BDP factions integral part of the party


When he died in 1980, Sir Seretse Khama bequeathed a closely knit and water tight party. Factions were either unknown or not clearly visible. The serene and almost ideal political environment the party enjoyed at the time perhaps had to do with the universal respect and loyalty that the late president commanded from all the four corners of the country.

But as soon as Seretse vanished from the political scene, cracks began to emerge in the party. It would appear the party was caught napping as it seemed that it had not prepared itself for life without Seretse. Even before Seretse was buried differences of opinion surfaced over the question of succession. In the absence of a constitutional provision of automatic succession, the party depended on conventional wisdom to guide issues of succession. Many in the party felt that then Vice President Sir Ketumile Masire who had worked closely with Khama was a natural and logical successor. Others, like the visionary Moutlakgola Nwako, felt that this was not the way to do things and were of the view that the question of succession should be subjected to an open, democratic contest. Finally, the party settled for Masire and the matter was closely amicably. For a considerable length of time, the Botswana Democratic Party (BDP) demonstrated unity of purpose and mind and rallied behind their president.

However, in the early 1990s perhaps sensing that president Masire was ageing, powerful ministers began to position themselves along factions to fight for the control of the soul of the party. The BDP has never recovered from the schism. Factions have become an integral part of the BDP and they continue to mutate and assume different forms at different times with different players. Party positions on offer are contested on factional lines. Of all the party positions available, the posts of chairperson and secretary-general (SG) are hotly contested. However, for a very long time Daniel Kwelagobe’s name had become synonymous with the position of SG. He was known in media circles as the BDP strongman and it took some with a nerve of steel to try and elbow DK out of his position. This explains why he has the record of longest holder of the SG position. Jacob Nkate tried not once to unseat him (DK) without success.

And whenever DK offered himself for election he was guaranteed a return to office. The position of the party chairperson has now become the preserve of the Vice President and therefore, spared for a while from attracting attention and fierce contests. Subsequent to the demise of Peter Mmusi, the post fell in the hands of Ponatshego Kedikilwe (PHK), one of the great communicators and influential leader the BDP has ever produced. For a while, the chairmanship position looked like PHK’s second home until the arrival of president Festus Mogae who plucked out Ian Khama from the army barracks to come and serve as his Vice President.

Little did PHK know that the arrival of Khama (Ian) meant the arrival of a challenger. Attempts to dislodge PHK from his position had failed before, but it was the Gantsi BDP elective congress that rewrote the history of the chairmanship. It was hotly contested and it was the one congress that further deepened the schism within the party and brought about irreconcilable differences.
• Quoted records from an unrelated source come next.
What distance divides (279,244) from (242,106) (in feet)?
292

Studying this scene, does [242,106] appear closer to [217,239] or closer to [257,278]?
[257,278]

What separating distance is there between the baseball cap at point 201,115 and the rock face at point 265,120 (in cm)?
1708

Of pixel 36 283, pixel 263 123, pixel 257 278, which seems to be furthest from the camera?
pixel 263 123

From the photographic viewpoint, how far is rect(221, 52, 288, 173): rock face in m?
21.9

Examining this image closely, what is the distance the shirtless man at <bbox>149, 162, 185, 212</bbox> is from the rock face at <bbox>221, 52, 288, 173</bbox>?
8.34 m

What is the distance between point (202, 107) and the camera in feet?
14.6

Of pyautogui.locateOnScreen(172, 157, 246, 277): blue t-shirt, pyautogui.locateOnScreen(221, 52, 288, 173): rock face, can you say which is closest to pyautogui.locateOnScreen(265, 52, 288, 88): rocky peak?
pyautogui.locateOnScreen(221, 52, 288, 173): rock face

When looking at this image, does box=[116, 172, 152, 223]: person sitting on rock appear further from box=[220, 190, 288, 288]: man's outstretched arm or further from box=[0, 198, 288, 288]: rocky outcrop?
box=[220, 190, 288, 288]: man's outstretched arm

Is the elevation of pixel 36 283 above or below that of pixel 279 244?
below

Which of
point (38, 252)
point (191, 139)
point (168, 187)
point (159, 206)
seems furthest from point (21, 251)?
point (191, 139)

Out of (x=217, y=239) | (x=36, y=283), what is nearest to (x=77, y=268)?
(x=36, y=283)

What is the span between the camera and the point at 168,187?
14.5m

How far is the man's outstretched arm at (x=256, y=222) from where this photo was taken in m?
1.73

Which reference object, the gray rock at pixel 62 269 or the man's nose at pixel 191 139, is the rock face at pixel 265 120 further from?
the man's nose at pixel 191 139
When Khama expressed a desire to contest the chairmanship, Mogae made no secret of his stand and openly endorsed Khama as his preferred candidate. The PHK faction was stunned because the faction expected Mogae to have risen above factions and played his father figure role. Although Khama was a heavy weight in his own right, he proceeded to wrestle the chairmanship from PHK with the full backing of the president.

The tone for future contests in the party was set in the famous 2003 Gantsi elective congress. Since then, the post of chairmanship and others on offer are notoriously known for producing sparks. It is important to note the role that president Mogae played in deciding the outcome of the elections by swaying support towards Khama.
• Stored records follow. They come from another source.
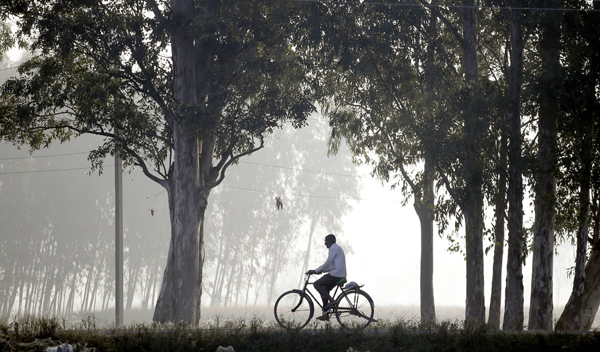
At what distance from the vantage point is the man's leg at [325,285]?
11.5 m

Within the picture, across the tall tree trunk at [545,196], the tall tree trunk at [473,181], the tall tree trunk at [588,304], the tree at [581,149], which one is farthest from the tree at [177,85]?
the tall tree trunk at [588,304]

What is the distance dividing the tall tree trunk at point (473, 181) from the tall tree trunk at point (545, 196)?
1338mm

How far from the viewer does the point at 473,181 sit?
14.5m

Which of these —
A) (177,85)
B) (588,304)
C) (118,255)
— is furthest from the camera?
(118,255)

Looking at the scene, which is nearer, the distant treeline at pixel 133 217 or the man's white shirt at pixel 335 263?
the man's white shirt at pixel 335 263

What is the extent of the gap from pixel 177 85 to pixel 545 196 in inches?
375

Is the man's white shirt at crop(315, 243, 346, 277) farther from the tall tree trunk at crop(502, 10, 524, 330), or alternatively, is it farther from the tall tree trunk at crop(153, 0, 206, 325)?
the tall tree trunk at crop(153, 0, 206, 325)

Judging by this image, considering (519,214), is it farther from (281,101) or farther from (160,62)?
(160,62)

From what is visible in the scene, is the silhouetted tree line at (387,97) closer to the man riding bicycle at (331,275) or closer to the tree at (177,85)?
the tree at (177,85)

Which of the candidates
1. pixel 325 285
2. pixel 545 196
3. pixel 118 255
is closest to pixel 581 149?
pixel 545 196

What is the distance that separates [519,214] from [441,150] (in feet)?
7.67

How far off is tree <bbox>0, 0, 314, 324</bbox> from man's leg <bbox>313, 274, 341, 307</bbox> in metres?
5.24

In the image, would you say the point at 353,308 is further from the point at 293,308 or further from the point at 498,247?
the point at 498,247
The BDP had developed, nurtured and sustained a culture of unquestioning loyalty to the President. Follow the leader culture is the BDP culture and it is not going away quite easily. The voice of the President is revered and honoured to the letter. Factions are well established and the BDP cannot escape the reality that party posts on offer are contested along factional lines.
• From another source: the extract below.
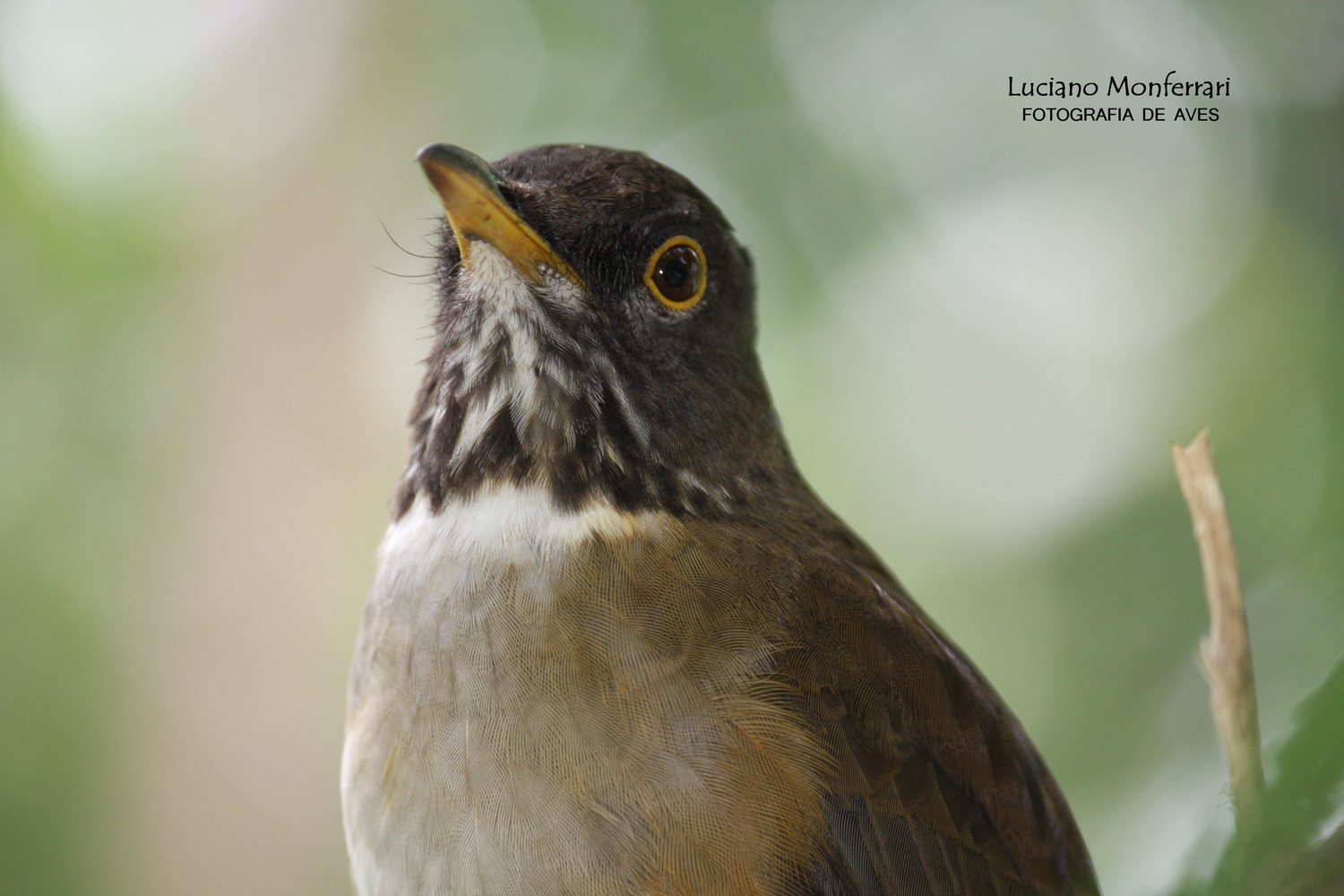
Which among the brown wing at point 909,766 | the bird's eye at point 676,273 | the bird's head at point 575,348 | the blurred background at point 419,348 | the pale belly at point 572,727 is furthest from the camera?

Recently, it was reported in the press that President Masisi does not see eye-to-eye with SG Balopi. A tussle between the President and the SG brings to an end Balopi’s tenure and perhaps cut short his political career.

The President wields a lot of influence and power. Ideally, the President should observe benevolent neutrality when it comes to inner party democracy but the BDP leaders have over the years failed to insulate themselves from factions. Politics is a game of survival and self-preservation. The President has vested interests in the outcome of inner party elections for his own survival.

Former president Mogae was conscious of the fact that PHK harboured presidential ambitions and he was likely to use the chairmanship as a launching pad for his ambitions. So, he had to be stopped and his ambitions were frustrated. This might explain the rift that exists between the president and his SG. Following a series of paralysing presidential political blunders, the President is now besieged and no longer certain about his political future.

He needs as a matter of survival to embark on a staff reorganisation programme to weed out rebellious elements. Balopi might be sacrificed in favour of pro-Masisi elements that would ensure and guarantee perpetuation of the Masisi presidency.